[Text]
Basically, if we adjust for the fact that in terms of basics (food, education, housing) China is now essentially equivalent to developed countries, it would make sense that its average IQ level is now only about 5 points from its potential maximum.
But really my fundamental problem with the “East Asia Exception” hypothesis is the huge paradox it exposes: Why was it Europe, and not China, that first underwent the Industrial Revolution? And the (initially unrelated) Scientific Revolution, for that matter? If as Ron Unz says the Flynn Effect barely applies to East Asian populations, then what you’d have had five centuries ago is 100mn Chinese, 20% of them urban – with an average IQ of maybe 95; and 100mn Europeans, only 5% of them urban – with an average IQ of 75. Sure Europe had various advantages (as chronicled by Jared Diamond, Kenneth Pomeranz, etc) but surely it couldn’t have trumped the effects of a 1 S.D. IQ advantage? That is why I believe the East Asia Exception to be historically implausible.
You may find this interesting.
http://theslittyeye.wordpress.com/2012/08/16/being-in-china/
“Why was it Europe, and not China, that first underwent the Industrial Revolution? And the (initially unrelated) Scientific Revolution, for that matter?”
Loads of speculations, check this out:
http://en.wikipedia.org/wiki/High_level_equilibrium_trap
or
http://www.amazon.com/China-history-Samuel-Adrian-Adshead/dp/0312005067
Both good sources, though I’d recommend the later for a much more thorough comprehension.
In general I think our Medieval Homeostasis (state-controlled agrarian-focused Confucianism) stayed vigorous until late 19th and early 20th century, whereas the system was put in shamble by the Reformation, Mongol invasion in the early days in Europe.
The urban-rural ratio was essentially 50/50 according to the 2010 Census.
Well, I was using the figures from Google Public Data, which claims China was still 56% rural in 2009; I suspect there’s a lot of fuzziness in this sort of estimate. And I probably should have used the PPP-adjusted GDP, just like I carefully did in my original article, which Google says was $6,800 in 2009. So the rural 56% of the population was probably around $2000 rather than $1000. And I never claimed that China was malnourished or desperately poor and backward these days.
However, let’s step back a moment. China’s PISA scores, including the impoverished rural majority, are pretty close to those of the richest, most advanced European countries such as Germany and Switzerland, and ahead of Britain, France, or Norway. I find that simply astonishing, the sort of empirical fact that really requires a special explanation. Remember, Rumania is still twice as rich as China, but its scores aren’t exactly leading the world.

[Task brief]
Write out the passage on China and the Industrial Revolution word for word, from "You may find" up to and including "more thorough comprehension.". Rely only on the text above and nothing else.

[Information provided]

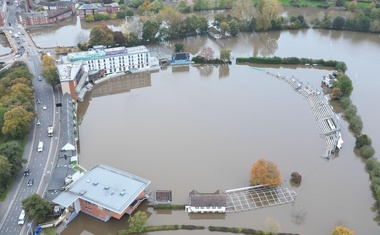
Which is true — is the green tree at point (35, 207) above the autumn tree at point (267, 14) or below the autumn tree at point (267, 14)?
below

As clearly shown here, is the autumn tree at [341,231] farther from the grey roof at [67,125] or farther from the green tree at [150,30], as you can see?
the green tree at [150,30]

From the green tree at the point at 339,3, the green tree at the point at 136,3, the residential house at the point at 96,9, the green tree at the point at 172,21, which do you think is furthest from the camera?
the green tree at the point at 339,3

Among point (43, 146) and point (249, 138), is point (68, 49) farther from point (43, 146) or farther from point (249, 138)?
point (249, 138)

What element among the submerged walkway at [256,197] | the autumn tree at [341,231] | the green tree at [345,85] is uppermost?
==
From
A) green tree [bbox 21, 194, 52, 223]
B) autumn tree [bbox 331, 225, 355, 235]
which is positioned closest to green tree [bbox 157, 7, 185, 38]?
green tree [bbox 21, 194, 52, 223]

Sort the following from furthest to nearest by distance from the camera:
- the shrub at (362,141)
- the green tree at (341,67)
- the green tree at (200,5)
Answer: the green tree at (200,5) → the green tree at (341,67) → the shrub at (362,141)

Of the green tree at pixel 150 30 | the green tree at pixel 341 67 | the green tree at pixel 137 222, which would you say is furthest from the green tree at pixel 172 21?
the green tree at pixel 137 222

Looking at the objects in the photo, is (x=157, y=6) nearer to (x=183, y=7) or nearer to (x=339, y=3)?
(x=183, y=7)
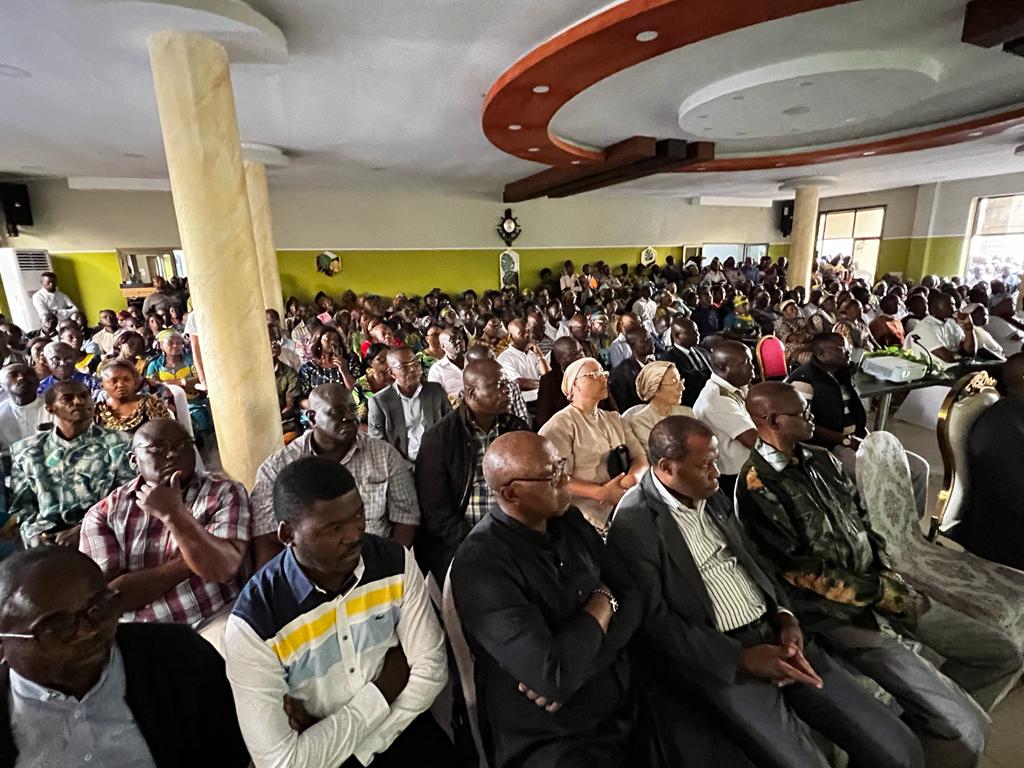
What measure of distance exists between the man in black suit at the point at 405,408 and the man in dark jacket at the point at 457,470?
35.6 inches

[Your response]
You may find this interesting.
http://theslittyeye.wordpress.com/2012/08/16/being-in-china/
“Why was it Europe, and not China, that first underwent the Industrial Revolution? And the (initially unrelated) Scientific Revolution, for that matter?”
Loads of speculations, check this out:
http://en.wikipedia.org/wiki/High_level_equilibrium_trap
or
http://www.amazon.com/China-history-Samuel-Adrian-Adshead/dp/0312005067
Both good sources, though I’d recommend the later for a much more thorough comprehension.